What is needed: Word for word, reproduce the listing that follows, excluding any pictures it contains.

Data extract:
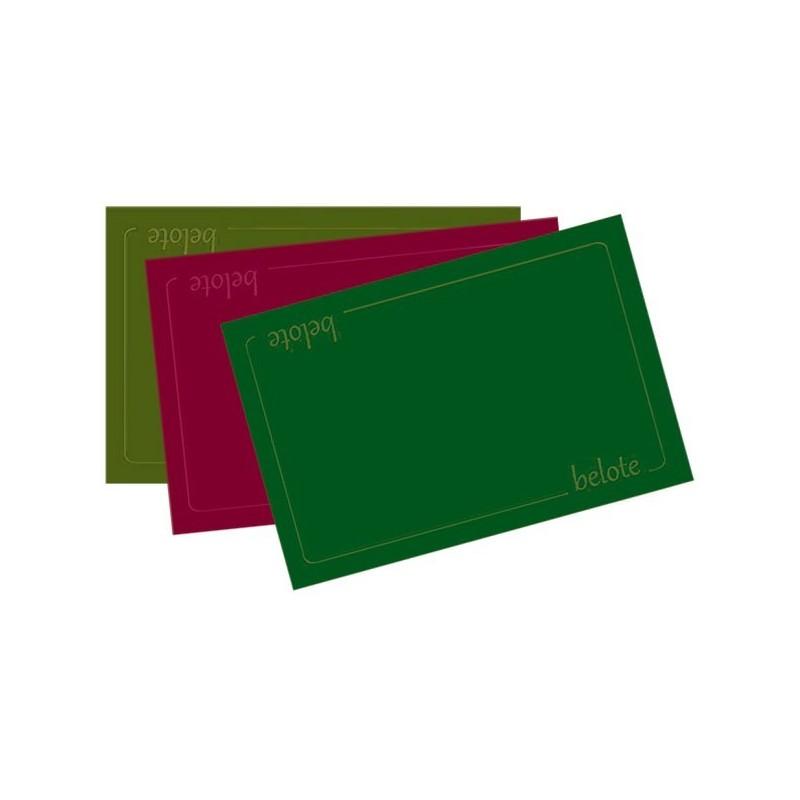Tapis de belote 40x60cm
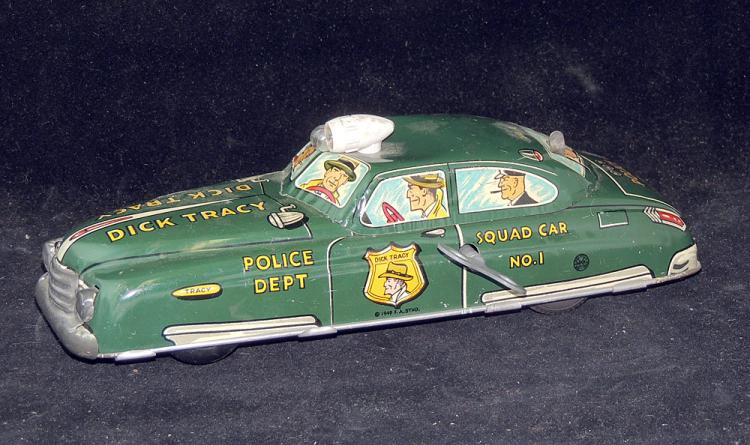 Marx Tin Litho Wind-Up Dick Tracy Squad Car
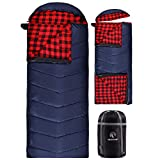 REDCAMP Flannel Sleeping Bag for Adults, Large Cotton Sleeping Bags for Camping with Detachable Hood, Red Plaid with 3lbs Filling (91'x33')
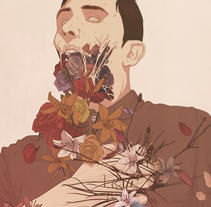 """""""THIS LOVE I FEEL"""". A Illustration, Graphic Design, and Vector illustration project by Daniel Caballero         - 21.03.2014"""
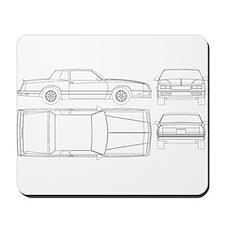 Chevy Monte Carlo Mousepad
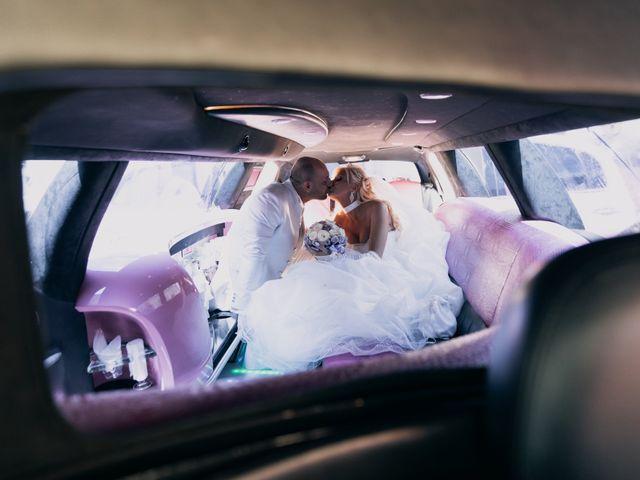 Il matrimonio di Bruno e Valentina a Roma, Roma 40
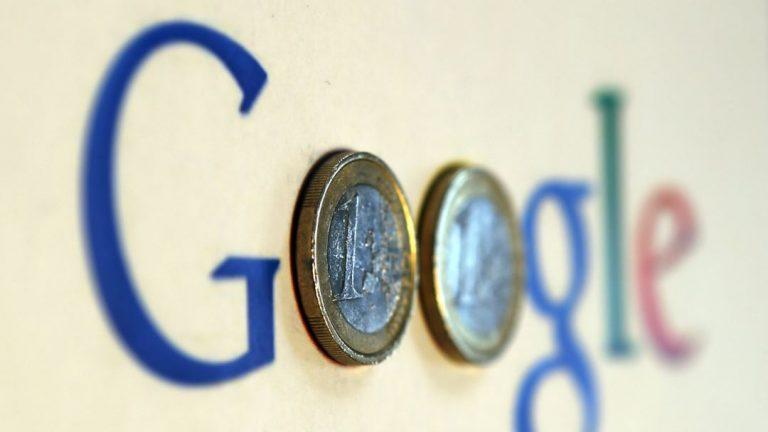 Налог на Google: в Узбекистане введут НДС на электронные покупки в Интернете. Цены вырастут на 20%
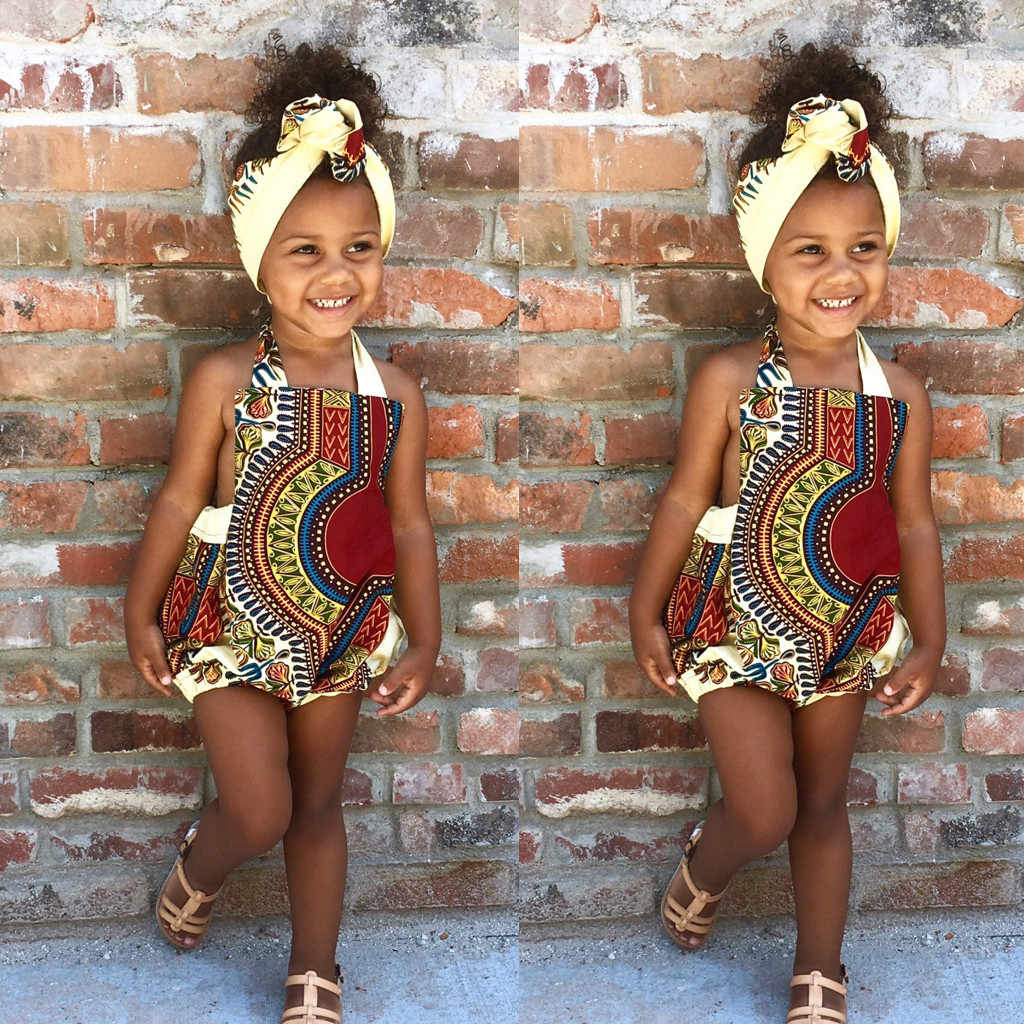 MUQGEW Baby Girl clothes Bohemia Style Africa Kids Strap Romper Jumpsuit 2019 Casual Clothes costume for girls roupas menina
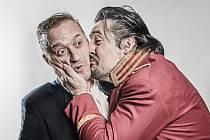 Ateliér pro divadelní vzdělávání při Národním divadle moravskoslezském (NDM) nabízí učitelům češtiny a literatury nový program s názvem Učíme (se) divadlem.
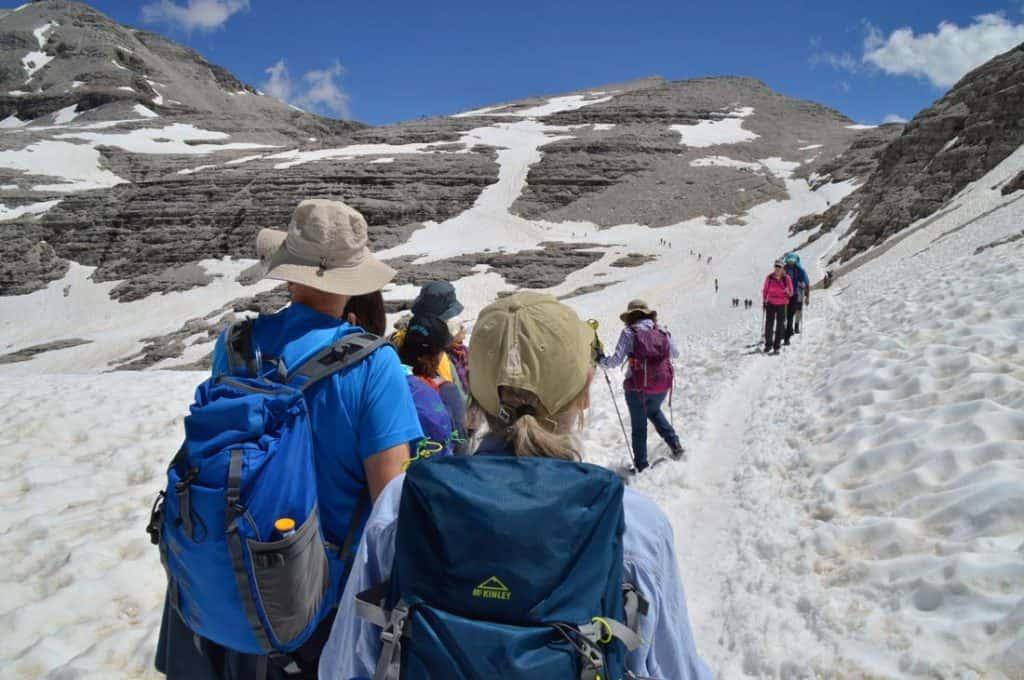 Piz Boè towards mountain top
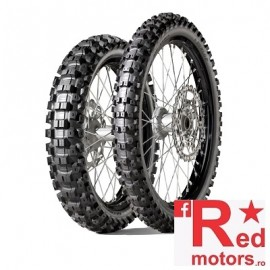 Set anvelope/cauciucuri moto Dunlop Geomax Enduro 90/90 R21 M 54R + 120/90 R18 54R
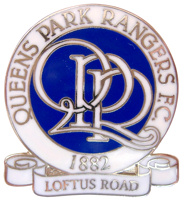 Customised Enamel Badges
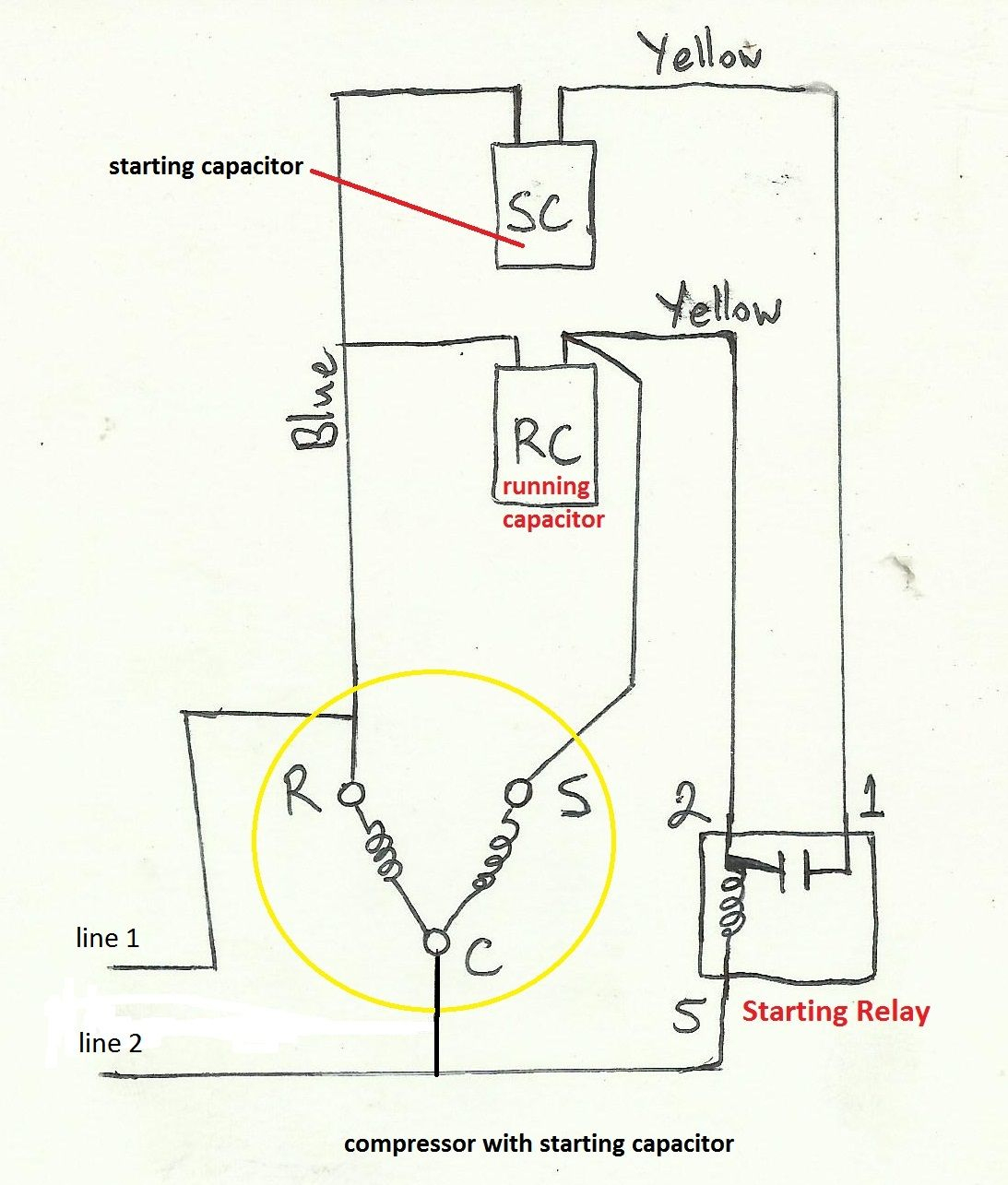 230 Single Phase Wiring Diagram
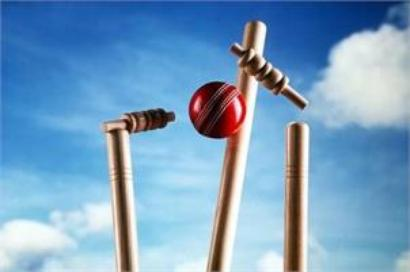 Dehradun to host first Ranji Trophy match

Answer to this problem:
Tapis de belote 40x60cm
 Marx Tin Litho Wind-Up Dick Tracy Squad Car
 REDCAMP Flannel Sleeping Bag for Adults, Large Cotton Sleeping Bags for Camping with Detachable Hood, Red Plaid with 3lbs Filling (91'x33')
 """""""THIS LOVE I FEEL"""". A Illustration, Graphic Design, and Vector illustration project by Daniel Caballero         - 21.03.2014"""
 Chevy Monte Carlo Mousepad
 Il matrimonio di Bruno e Valentina a Roma, Roma 40
 Налог на Google: в Узбекистане введут НДС на электронные покупки в Интернете. Цены вырастут на 20%
 MUQGEW Baby Girl clothes Bohemia Style Africa Kids Strap Romper Jumpsuit 2019 Casual Clothes costume for girls roupas menina
 Ateliér pro divadelní vzdělávání při Národním divadle moravskoslezském (NDM) nabízí učitelům češtiny a literatury nový program s názvem Učíme (se) divadlem.
 Piz Boè towards mountain top
 Set anvelope/cauciucuri moto Dunlop Geomax Enduro 90/90 R21 M 54R + 120/90 R18 54R
 Customised Enamel Badges
 230 Single Phase Wiring Diagram
 Dehradun to host first Ranji Trophy match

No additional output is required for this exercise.